§ **Фрагмент текста**
= = =

Красавицы не умирают - Людмила Третьякова 28 стр.


Однако, как только наступало лето, Екатерина Пав­ловна появлялась в Павловске. Их взаимная симпатия снова грозила стать притчей во языцех высшего света, тя­нувшегося сюда вслед за императорским семейством. Но теперь очередь волноваться, наблюдая бродивших по пав­ловскому парку Багратиона и Екатерину, настала для ее старшего брата, Александра I. Что составляет предмет их долгих разговоров? У нового императора, взошедшего на трон, переступив труп отца, был свой резон интересовать­ся тем, что стоит за сближением его сестры и боевого ге­нерала. Накатывавшие события заставляли его поневоле быть подозрительным. После заключения мирного догово­ра с Наполеоном он услышал ропот недовольства и осуждения своих подданных. Да что подданных? Родная и лю­бимая сестра высказала ему немало горьких слов и упре­ков в неумении отстоять интересы России. Само по себе это могло и не особенно волновать его. Так, небольшие се­мейные распри. Но когда он понял, что Екатерина сдела­лась фигурой весьма популярной в обществе, настроение его изменилось. Близость к ней генерала, в руках которого была реальная военная сила, способная подняться по его единому слову, становилась опасной. Александр умел пря­тать свои истинные чувства, но теперь неприязнь к Багра­тиону поселилась в нем прочно. Он подозревал его в сго­воре с сестрой, в выжидании момента, когда можно будет покончить с ним. И, надо сказать, донесения шпионов, оседавшие у него на столе, подтверждали его самые мрач­ные предположения.

= = =

§ **Исходные данные**
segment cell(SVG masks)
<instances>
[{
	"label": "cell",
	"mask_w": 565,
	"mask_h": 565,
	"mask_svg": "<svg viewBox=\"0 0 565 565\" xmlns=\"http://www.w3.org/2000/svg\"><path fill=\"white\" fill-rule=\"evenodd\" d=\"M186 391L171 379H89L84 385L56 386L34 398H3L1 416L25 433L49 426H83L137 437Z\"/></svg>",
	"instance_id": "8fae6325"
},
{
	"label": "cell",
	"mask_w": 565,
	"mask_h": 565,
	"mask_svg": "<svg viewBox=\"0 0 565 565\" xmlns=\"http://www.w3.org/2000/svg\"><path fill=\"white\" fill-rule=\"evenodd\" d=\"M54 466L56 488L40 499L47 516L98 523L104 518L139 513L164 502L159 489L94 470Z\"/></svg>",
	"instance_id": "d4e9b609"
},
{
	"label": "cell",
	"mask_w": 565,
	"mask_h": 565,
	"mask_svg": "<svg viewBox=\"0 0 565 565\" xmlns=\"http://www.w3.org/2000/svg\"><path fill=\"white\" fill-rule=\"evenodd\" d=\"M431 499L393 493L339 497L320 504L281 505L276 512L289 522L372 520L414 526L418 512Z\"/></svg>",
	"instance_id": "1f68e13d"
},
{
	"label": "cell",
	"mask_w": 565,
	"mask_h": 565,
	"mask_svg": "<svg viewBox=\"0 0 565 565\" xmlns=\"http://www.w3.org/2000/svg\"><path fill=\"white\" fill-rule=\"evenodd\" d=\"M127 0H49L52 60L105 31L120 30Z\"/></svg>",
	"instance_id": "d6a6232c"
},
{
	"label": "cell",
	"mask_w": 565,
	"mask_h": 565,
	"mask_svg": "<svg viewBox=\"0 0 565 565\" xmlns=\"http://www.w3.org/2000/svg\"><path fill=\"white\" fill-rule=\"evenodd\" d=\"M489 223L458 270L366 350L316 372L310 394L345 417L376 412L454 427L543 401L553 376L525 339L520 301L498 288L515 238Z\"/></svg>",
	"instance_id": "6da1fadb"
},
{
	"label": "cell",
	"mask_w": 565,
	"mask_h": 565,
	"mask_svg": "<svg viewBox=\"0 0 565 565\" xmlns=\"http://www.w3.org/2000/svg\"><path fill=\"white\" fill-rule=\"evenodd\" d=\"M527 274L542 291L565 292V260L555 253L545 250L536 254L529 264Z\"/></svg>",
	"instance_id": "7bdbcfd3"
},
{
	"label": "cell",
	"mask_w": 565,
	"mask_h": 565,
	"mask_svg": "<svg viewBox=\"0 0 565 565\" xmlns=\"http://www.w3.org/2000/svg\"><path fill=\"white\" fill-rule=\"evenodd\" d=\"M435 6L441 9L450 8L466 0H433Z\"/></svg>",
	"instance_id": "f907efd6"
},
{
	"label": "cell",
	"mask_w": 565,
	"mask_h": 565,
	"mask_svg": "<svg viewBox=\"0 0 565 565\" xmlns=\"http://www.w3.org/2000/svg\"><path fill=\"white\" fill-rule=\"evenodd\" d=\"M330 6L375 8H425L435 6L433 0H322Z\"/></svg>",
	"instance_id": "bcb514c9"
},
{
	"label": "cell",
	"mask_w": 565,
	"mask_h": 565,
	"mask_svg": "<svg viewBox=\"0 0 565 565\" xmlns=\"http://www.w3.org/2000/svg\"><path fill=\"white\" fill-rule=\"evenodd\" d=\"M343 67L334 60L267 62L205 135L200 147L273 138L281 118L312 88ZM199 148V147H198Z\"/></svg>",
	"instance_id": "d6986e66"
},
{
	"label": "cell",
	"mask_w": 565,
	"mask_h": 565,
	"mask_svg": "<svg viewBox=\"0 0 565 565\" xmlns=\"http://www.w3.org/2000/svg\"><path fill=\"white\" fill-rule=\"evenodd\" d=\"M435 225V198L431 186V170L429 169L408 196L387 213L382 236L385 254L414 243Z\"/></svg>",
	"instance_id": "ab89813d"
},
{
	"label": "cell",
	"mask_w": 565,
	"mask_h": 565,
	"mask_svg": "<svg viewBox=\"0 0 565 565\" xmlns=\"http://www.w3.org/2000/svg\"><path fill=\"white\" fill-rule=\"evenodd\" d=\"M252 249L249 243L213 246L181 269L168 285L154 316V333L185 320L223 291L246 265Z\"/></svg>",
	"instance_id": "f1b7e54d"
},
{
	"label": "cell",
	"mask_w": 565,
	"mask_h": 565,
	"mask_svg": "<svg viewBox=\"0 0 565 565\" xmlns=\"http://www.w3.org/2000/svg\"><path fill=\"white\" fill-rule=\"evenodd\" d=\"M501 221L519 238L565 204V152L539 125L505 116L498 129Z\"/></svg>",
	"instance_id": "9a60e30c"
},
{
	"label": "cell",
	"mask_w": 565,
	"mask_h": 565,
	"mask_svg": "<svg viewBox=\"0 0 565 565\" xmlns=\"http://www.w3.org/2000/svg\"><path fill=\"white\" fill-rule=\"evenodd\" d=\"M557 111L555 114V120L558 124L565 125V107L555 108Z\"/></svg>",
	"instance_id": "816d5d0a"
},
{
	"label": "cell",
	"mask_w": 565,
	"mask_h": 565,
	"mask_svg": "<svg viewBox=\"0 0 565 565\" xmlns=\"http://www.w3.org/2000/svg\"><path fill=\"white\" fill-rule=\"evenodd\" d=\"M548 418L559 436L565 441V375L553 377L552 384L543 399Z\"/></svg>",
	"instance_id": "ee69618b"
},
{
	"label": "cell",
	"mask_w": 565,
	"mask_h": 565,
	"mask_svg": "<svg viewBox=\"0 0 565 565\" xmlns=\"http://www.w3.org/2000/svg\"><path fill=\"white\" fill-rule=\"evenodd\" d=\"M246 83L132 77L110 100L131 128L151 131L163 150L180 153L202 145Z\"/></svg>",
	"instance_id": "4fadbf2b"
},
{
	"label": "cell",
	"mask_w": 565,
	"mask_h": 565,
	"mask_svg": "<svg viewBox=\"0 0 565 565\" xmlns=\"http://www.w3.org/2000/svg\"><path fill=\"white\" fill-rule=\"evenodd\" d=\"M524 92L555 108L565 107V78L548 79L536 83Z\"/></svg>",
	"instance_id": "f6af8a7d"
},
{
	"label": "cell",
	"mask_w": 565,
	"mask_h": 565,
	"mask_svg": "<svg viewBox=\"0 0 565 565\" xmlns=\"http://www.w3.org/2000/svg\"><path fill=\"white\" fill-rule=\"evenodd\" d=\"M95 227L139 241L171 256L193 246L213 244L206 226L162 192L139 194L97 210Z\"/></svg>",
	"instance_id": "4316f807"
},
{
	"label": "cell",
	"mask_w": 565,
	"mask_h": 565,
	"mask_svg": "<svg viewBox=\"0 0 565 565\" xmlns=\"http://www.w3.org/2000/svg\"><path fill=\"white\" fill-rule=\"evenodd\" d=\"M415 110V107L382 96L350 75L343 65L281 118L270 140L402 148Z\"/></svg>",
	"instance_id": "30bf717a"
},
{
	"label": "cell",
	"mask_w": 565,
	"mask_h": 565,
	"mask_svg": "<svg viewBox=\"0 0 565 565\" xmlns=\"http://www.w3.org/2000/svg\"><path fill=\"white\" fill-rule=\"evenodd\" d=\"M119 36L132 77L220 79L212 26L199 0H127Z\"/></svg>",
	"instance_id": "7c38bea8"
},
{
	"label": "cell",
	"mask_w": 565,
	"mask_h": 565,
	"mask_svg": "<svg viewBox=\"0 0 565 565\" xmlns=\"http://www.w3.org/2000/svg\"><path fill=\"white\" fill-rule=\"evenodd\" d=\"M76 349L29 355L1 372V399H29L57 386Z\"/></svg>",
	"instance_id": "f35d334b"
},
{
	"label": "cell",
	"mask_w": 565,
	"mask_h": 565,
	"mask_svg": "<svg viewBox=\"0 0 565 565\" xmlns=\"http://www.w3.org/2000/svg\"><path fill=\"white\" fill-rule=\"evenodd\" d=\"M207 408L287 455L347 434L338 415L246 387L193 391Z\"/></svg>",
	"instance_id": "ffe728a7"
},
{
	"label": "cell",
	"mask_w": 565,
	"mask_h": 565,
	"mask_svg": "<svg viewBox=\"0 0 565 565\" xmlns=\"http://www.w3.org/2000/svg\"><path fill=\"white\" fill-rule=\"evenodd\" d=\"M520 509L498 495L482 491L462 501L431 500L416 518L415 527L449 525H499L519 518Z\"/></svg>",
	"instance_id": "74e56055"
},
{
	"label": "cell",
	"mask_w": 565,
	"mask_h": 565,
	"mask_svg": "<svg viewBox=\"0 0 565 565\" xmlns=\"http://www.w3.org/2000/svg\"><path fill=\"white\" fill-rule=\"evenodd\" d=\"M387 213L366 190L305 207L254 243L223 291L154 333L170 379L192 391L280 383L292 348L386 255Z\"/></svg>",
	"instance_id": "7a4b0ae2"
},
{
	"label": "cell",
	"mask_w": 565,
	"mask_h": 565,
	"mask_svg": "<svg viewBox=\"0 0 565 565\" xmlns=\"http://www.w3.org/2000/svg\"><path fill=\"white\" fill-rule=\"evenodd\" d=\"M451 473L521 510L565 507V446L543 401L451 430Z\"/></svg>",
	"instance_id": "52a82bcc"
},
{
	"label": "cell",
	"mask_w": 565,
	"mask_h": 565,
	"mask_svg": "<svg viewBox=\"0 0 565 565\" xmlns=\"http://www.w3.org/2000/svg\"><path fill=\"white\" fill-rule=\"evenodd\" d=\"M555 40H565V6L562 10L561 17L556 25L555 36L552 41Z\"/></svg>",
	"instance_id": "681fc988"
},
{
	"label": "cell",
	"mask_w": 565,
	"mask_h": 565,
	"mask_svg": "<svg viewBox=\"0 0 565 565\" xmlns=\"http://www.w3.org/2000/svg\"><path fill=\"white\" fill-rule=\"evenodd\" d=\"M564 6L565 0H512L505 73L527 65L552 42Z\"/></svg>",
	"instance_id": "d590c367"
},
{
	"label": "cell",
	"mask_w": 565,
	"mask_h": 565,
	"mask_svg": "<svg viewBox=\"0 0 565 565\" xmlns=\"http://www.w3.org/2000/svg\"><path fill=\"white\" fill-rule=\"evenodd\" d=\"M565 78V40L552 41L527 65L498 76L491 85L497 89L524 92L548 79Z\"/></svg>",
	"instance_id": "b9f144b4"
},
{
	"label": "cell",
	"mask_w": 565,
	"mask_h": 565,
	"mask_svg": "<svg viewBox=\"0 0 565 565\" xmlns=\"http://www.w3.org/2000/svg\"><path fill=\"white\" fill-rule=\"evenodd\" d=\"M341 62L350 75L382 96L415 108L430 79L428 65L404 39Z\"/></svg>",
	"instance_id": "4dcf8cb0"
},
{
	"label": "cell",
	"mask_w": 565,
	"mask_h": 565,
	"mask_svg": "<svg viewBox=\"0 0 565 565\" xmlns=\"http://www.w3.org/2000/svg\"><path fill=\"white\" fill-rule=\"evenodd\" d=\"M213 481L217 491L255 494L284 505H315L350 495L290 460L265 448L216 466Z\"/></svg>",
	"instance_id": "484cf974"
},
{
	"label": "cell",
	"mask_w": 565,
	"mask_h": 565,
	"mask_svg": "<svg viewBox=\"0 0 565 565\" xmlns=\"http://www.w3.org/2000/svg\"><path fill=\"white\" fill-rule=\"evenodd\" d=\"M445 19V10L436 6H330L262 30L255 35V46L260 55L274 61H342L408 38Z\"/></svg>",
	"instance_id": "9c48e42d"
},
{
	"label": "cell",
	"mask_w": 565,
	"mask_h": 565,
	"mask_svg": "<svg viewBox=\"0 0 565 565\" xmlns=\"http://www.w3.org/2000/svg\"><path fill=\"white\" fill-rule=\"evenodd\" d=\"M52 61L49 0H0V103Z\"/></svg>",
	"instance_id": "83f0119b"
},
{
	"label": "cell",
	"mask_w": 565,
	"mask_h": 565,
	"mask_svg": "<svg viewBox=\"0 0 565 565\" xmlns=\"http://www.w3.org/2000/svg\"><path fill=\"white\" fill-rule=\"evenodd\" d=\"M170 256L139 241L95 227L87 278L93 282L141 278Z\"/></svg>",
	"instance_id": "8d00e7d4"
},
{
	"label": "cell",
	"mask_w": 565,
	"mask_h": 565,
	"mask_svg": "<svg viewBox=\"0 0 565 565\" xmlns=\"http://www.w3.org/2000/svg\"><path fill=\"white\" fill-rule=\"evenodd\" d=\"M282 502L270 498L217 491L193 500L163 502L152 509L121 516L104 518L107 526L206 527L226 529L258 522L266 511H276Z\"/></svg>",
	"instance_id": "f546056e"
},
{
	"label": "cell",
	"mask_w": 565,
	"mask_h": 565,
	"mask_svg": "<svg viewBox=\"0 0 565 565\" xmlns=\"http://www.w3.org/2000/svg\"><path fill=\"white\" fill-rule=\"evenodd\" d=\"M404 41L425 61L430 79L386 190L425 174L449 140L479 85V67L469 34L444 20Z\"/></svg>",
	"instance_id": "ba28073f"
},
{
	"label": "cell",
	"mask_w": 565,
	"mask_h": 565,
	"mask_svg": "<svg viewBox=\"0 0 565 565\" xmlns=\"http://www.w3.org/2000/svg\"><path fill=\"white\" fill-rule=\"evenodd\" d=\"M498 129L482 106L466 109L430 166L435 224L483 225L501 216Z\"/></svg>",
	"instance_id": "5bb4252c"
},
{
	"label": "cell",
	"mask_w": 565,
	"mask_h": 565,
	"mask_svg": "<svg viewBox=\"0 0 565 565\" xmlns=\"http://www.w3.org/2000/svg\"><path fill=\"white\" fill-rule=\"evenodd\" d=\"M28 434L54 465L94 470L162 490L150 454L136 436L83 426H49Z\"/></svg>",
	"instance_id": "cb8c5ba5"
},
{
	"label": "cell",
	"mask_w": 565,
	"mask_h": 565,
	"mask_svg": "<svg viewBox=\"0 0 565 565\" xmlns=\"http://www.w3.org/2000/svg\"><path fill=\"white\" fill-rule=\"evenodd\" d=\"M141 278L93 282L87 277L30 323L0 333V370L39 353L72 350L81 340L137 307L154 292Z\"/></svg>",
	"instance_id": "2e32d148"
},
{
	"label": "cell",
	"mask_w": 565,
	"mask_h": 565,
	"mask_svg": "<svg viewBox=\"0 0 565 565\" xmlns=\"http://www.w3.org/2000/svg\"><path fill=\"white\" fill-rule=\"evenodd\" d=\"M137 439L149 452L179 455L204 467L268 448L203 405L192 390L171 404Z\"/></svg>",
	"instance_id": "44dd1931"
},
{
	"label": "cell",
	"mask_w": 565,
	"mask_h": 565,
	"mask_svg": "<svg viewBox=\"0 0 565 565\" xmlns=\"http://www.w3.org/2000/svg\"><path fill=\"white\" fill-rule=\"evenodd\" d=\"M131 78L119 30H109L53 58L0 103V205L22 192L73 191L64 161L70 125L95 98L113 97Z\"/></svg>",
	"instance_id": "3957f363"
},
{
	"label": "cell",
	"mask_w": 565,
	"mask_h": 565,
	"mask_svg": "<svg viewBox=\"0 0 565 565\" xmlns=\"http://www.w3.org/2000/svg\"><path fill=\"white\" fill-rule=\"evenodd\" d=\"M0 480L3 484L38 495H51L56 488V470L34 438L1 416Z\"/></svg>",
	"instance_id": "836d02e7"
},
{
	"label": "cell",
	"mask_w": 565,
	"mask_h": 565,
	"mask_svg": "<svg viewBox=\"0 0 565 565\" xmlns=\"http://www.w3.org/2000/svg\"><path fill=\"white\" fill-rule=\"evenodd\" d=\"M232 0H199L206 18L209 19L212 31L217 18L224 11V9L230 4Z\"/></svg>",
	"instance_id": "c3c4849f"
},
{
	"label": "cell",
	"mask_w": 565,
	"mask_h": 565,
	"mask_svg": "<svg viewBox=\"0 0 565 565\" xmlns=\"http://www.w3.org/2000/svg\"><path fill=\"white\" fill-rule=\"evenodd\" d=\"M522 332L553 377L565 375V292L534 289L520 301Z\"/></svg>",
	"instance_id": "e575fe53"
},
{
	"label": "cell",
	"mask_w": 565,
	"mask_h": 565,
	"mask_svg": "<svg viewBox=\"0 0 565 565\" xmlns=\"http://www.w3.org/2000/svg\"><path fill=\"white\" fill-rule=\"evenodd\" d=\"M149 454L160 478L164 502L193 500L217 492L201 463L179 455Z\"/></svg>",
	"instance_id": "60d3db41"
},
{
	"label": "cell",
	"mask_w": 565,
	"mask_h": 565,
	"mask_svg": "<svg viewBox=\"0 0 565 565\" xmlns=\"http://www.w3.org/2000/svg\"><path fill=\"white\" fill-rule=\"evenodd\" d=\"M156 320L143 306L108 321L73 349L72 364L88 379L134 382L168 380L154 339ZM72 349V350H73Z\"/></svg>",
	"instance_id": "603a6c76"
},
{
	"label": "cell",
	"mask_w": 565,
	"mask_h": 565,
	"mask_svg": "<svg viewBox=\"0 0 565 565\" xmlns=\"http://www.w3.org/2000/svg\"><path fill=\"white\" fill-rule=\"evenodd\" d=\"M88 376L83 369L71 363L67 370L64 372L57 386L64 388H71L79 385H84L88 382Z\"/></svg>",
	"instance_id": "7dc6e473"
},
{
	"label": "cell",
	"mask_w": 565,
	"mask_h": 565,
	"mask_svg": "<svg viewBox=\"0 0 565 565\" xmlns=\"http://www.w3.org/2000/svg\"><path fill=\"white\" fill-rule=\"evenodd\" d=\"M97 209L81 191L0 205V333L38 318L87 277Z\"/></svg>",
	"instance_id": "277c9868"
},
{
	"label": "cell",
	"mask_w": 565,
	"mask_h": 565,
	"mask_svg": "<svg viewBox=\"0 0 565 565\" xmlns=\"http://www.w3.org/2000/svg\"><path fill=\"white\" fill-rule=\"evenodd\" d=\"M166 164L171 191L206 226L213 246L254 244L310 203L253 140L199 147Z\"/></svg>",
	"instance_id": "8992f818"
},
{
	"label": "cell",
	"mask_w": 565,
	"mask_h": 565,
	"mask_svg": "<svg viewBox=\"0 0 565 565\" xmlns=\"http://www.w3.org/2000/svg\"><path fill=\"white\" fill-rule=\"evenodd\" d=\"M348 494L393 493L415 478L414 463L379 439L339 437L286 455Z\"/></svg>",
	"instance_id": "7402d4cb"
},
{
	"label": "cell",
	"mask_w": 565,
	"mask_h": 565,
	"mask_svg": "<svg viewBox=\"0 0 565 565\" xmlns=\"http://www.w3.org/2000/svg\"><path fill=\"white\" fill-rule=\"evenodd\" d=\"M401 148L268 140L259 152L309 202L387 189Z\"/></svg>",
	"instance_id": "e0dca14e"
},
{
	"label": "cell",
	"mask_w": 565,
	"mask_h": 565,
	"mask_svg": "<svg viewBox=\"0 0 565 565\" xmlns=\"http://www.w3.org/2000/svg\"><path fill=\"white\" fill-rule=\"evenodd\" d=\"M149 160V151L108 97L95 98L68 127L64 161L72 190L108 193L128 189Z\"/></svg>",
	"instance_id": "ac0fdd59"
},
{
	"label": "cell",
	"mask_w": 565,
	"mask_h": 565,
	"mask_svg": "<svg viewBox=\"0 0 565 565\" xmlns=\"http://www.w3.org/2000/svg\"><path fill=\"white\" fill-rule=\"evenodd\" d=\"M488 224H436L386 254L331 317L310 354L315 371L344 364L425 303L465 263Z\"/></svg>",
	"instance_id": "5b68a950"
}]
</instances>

= = =

§ **Цель задания**
Пожалуйста, подхватите отрывок о Багратионе и Екатерине Павловне и продолжите его сразу после последнего предложения.

§ **Результат задания**
Шведский посол граф Стединг писал своему королю о том, что в обеих столицах открыто обсуждается вопрос о замене царя: "...доходит даже до утверждений, что вся мужская линия царствующей семьи должна быть исключе­на, и, поскольку императрица-мать, императрица Елизаве­та не обладают надлежащими качествами, на трон следует возвести великую княгиню Екатерину".

Той же осенью 1807 года, когда составлялось это до­несение, было перехвачено письмо, посланное неизвестным корреспондентом в Россию, содержание которого, однако, не оставляло сомнений в готовящемся на Александра I по­кушении.

"Разве среди вас больше нет ни П..., ни Пл..., ни К..., ни Б..., ни В...?" - спрашивал анонимный автор, и в начальных буквах сокращенных слов легко угадывались имена лиц, принимавших участие в убийстве Павла I: Па­лена, Платона Зубова и других.

"...Говорят, что русский император будет убит", - в письме, датированном 1 сентября 1807 года, пишет Напо­леон.

Итак, мысли о смещении монарха носятся в воздухе, как и имя той, что обладает "надлежащими качествами", чтобы заменить развенчавшего себя в глазах общества Александра и стать новой императрицей - Екатери­ной III. Это - Екатерина Павловна Романова.

В какой мере слухи о перевороте, вновь открывавшем путь на русский трон женщине, имели под собой реальную основу? Этот вопрос остается до сих пор не выясненным. Главная трудность здесь в отсутствии документов, под­тверждающих существование заговора. Но ведь бумаги, содержащие такого рода сведения, горят в первую очередь.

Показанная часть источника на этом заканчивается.